In recent years, the ECB’s ultra-loose monetary policy had ensured that risk premia on Pfandbriefe and other covered bonds were low. In addition, issuers hardly had to worry about selling new bonds. After all, with its third Covered Bond Purchase Program (CBPP3), the central bank stood ready to absorb up to 50% of a new issue at peak times. There were also constant purchases on the secondary market.
These times have been over since July 2023 with the end of CBPP3 purchases. The covered bond market now needs to find a new balance without the major anchor investor from Frankfurt’s Ostend. The ECB is currently still commanding a gigantic covered bond portfolio of around EUR 285bn. However, this is to be gradually reduced over many years in a market-friendly manner and without active sales.

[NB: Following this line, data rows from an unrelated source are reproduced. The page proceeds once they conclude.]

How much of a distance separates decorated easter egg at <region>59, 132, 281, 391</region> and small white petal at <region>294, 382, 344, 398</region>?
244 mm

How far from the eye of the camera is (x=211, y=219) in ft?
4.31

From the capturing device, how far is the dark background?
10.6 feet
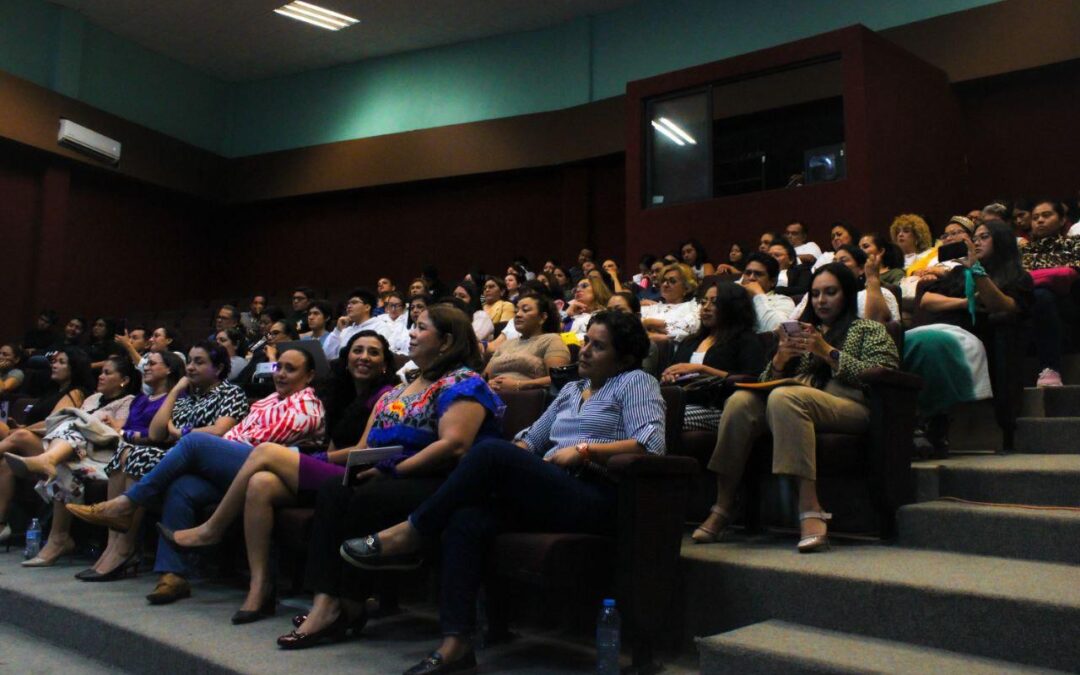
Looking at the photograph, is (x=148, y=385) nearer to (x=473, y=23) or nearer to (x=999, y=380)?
(x=999, y=380)

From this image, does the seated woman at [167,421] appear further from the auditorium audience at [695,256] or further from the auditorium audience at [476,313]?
the auditorium audience at [695,256]

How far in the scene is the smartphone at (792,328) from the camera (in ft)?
8.45

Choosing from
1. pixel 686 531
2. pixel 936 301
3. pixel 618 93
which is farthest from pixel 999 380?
pixel 618 93

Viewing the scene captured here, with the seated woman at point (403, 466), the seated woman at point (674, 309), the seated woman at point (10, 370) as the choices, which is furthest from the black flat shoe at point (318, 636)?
the seated woman at point (10, 370)

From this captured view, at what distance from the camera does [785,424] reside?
2.36m

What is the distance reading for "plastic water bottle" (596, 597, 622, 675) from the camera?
1.94 metres

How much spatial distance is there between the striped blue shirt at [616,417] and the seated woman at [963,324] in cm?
96

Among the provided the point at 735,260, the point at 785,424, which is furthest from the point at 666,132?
the point at 785,424

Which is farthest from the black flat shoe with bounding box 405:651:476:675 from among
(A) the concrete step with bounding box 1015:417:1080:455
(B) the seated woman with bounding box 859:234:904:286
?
(B) the seated woman with bounding box 859:234:904:286

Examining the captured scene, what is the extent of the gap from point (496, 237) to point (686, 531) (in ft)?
25.2

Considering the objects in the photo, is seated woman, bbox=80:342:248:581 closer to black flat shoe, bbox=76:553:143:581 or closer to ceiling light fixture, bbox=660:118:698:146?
black flat shoe, bbox=76:553:143:581

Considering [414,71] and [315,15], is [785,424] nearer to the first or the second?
[315,15]

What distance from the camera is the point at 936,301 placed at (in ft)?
10.1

There will again be significant market growth (net new issue volume) in 2024
In 2023, euro benchmark covered bonds with a volume of some EUR 185bn were newly issued. German Pfandbriefe accounted for EUR 35.8bn of the overall number. In our view, the new issue volume of euro benchmark covered bonds in 2024 is likely to be slightly lower at EUR 170bn, taking into account various positive and negative factors. Among the factors that will have a positive impact on the volume of new issues is the increased refinancing requirements of banks via the capital market. The credit volume should increase slightly next year. On the liabilities side of banks’ balance sheets, we anticipate a decline in deposits, which should increase banks funding needs. The refinancing advantage of covered bonds over unsecured bank bonds should continue to be attractive for issuers and work in favour of issuing covered bonds. Another positive factor for us are the upcoming maturities of the last targeted longer-term ECB loans (TLTRO-III). In 2024, the banks yet have to repay around EUR 390bn to the central bank. We assume that some banks will refinance part of the repayment via covered bank bonds.

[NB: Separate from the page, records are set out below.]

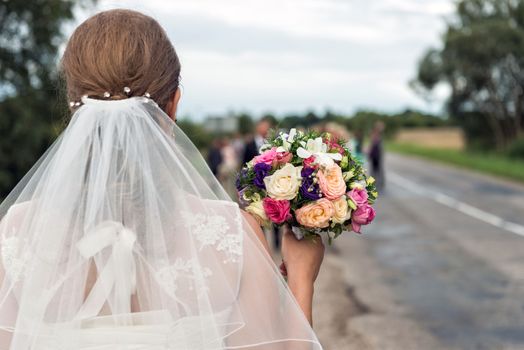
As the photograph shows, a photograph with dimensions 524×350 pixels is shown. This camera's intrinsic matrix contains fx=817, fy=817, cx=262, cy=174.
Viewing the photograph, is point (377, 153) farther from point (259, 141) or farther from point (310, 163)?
point (310, 163)

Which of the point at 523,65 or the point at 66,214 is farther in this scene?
the point at 523,65

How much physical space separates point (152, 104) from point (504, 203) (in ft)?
58.3

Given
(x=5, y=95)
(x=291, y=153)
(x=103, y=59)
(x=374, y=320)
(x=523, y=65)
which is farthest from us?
(x=523, y=65)

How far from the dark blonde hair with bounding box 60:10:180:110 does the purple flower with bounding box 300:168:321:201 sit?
0.75 meters

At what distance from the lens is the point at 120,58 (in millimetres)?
2139

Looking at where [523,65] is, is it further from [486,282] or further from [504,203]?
[486,282]

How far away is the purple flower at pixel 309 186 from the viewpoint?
2814 mm

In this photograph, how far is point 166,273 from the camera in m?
2.21

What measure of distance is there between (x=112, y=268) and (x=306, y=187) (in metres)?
0.87

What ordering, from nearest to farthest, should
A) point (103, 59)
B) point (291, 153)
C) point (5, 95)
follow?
point (103, 59) < point (291, 153) < point (5, 95)

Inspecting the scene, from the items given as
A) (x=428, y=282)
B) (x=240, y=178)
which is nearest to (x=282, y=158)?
(x=240, y=178)

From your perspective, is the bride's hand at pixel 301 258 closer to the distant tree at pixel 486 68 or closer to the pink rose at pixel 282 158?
the pink rose at pixel 282 158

In contrast, at around EUR 116bn, slightly fewer covered bonds in the euro benchmark format will mature in 2024 than in 2023. Issuers’ need to replace maturing covered bonds with new ones would therefore be somewhat lower and thus a limiting factor for the volume of new issues. However, the decisive limiting factor is likely to be the expected strained absorption capacity of private investors. Until July 2023, the ECB had reinvested the nominal from maturing covered bonds from its CBPP3 portfolio back into covered bonds itself. In 2024, lacking ECB demand private investors will have to absorb this, too. With a new issue volume of euro benchmark covered bonds of EUR 170bn forecast by us for 2024, this would mean net purchases (or portfolio increases) of a high EUR 87bn for private investors. The structural shift from an ECB-induced seller’s market to a buyer’s market that has already begun will make life more difficult for issuers in 2024. In our view, this argues against an even higher volume of new issues. Issuers will be more reliant than ever on private investors willing to buy next year anyway.

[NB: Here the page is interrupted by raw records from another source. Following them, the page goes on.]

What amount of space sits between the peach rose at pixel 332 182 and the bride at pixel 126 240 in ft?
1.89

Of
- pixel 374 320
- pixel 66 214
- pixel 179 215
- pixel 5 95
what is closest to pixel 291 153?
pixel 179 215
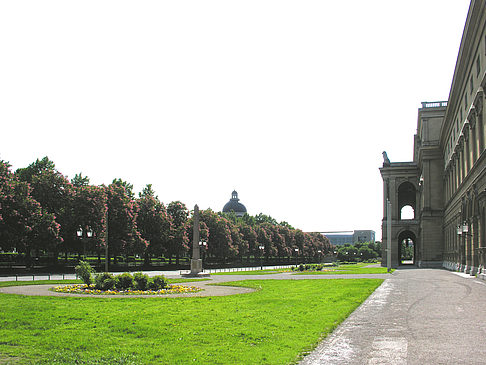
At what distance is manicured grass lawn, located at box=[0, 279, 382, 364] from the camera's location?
1000cm

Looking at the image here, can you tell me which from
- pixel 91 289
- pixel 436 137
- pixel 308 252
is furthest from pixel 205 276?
pixel 308 252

Against this backdrop, issuers will once again have to make greater efforts to win the favour of investors. This means, among other things, that it will be important for issuers to keep an eye on investor preferences and not be too ambitious when pricing new bonds. Otherwise, order book volumes could suffer. Some issuers already made this experience in the fall of 2023. Investors were already able to stock up sufficiently on covered bonds in the first half of 2023, meaning that investment pressure had eased considerably by the end of August. As a result, investors recently only bought bonds that offered the right overall package for them in terms of maturity, risk premium and rating.
This selective approach is unlikely to change much in view of the high volume of new issues we are forecasting for the new year. Instead, new issues should offer a premium over secondary markets (NIP) in order to attract investor interest. The size of the NIP is also likely to depend on the tenor of the new issue. Last year, the sometimes elevated NIPs already led to an increase in risk premia on the secondary market.
In this context, the continued weak economy and the longer-than-expected high interest rate levels (“higher for longer”) should also have a negative impact. Together with increased geopolitical risks, these uncertainties have led to a widening of covered bond swap spreads in recent weeks. Even though DZ BANK’s economists expect a moderate economic recovery in 2024, bank markets are likely to remain tense next year. In particular, the high (mortgage) interest rates should continue to burden borrowers and lead to economic challenges. In this market environment, the ECB’s previously supportive CBPP3 purchases will be noticeably absent in the coming months. In the past, these have ensured solid demand in such difficult market situations.
If NIPs remain high, the secondary market curve should continue to follow the primary market at the start of 2024. In January 2024, the usually lively primary market activity at the start of the year is likely to exert additional pressure on spreads. Looking ahead to the second quarter, the asset swap spread of the iBoxx € Covered Index should peak at 40 basis points. It should subsequently narrow again towards its November level of around 30 basis points.